CDPQ plans to syndicate up to 20% of its invested capital to like-minded investors, although the transaction is not contingent on this syndication.
The transaction will proceed via a plan of arrangement under the Canada Business Corporations Act, requiring two-thirds approval from common shareholders and Series A preferred shareholders.
The agreement includes non-solicitation covenants and a termination fee of C$83.9m.
CDPQ will fund the acquisition with cash on hand and a new C$1.2bn of senior financing.
Innergex’s shares and debentures will be delisted from the TSX and an application to cease being a reporting issuer will be submitted.
Innergex president CEO Michel Letellier stated: “As we transition from being a publicly traded company to a privately held entity, this change marks an exciting new chapter in our journey. CDPQ shares our commitment to sustainability and growth as well as long-term value. Hence together, we will be able to achieve even greater success.

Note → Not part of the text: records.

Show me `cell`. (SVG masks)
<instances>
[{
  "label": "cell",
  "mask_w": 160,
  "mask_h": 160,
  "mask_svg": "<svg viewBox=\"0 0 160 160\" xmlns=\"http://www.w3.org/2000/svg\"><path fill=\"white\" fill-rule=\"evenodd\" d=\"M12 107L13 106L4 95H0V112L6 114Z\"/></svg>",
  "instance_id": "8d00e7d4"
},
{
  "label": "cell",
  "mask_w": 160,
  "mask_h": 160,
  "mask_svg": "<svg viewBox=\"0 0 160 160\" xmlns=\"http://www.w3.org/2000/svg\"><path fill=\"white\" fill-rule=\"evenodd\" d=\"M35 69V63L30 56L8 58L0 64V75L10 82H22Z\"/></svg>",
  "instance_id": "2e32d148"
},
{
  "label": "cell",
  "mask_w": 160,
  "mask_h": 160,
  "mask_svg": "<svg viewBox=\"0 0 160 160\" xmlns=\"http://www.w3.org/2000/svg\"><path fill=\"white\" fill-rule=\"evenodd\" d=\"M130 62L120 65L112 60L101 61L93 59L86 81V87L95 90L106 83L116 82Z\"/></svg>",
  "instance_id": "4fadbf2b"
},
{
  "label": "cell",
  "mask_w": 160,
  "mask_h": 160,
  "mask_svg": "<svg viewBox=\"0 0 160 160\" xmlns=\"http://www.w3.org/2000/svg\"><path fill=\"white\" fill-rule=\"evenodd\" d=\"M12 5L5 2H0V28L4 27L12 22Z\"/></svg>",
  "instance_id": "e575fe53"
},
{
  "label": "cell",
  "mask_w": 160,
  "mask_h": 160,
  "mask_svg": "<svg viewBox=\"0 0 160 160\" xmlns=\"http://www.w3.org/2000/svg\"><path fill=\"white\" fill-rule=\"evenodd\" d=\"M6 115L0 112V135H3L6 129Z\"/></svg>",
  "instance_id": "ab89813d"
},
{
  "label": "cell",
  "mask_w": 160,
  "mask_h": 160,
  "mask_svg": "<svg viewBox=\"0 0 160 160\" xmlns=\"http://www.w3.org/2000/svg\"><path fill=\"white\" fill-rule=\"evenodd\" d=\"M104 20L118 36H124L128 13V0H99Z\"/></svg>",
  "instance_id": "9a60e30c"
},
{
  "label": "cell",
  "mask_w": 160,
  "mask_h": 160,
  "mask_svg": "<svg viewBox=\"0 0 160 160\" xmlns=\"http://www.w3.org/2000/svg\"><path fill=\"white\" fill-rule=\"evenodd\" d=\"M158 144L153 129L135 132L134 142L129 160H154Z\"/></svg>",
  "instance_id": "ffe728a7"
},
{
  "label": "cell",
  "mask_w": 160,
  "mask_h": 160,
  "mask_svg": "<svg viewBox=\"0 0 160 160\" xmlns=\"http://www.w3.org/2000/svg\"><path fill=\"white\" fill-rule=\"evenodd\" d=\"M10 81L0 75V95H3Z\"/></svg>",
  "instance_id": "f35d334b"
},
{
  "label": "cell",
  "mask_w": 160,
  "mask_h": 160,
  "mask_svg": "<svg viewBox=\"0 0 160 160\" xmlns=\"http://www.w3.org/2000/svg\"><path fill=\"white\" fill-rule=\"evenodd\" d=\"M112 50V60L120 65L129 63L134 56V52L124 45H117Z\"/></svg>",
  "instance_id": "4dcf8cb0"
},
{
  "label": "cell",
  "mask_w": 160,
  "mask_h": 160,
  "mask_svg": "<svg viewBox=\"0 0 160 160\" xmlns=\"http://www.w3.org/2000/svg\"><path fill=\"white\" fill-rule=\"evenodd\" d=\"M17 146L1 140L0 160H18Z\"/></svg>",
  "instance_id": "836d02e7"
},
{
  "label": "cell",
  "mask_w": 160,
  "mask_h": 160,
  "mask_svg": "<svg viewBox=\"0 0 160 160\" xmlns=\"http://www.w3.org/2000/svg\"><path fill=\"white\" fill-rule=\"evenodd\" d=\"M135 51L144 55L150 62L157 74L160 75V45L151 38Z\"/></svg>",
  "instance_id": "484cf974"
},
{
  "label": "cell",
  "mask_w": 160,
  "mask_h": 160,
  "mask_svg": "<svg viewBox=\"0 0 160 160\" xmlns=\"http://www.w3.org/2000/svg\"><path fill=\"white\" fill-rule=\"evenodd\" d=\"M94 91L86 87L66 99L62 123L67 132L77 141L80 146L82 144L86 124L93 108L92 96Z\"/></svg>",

“This move allows us to leverage their resources and expertise, while continuing to operate from our Longueuil headquarters, which will remain central to our global operations. This is great news for everyone involved, as it provides the stability and flexibility to pursue our goals without the distractions of market volatility.”
Advisors for the transaction included BMO Capital Markets and CIBC Capital Markets for Innergex, with Greenhill & Co. Canada as the independent financial advisor.
CDPQ’s advisors included TD Securities and Moelis & Company, with TD Securities also underwriting the new financing.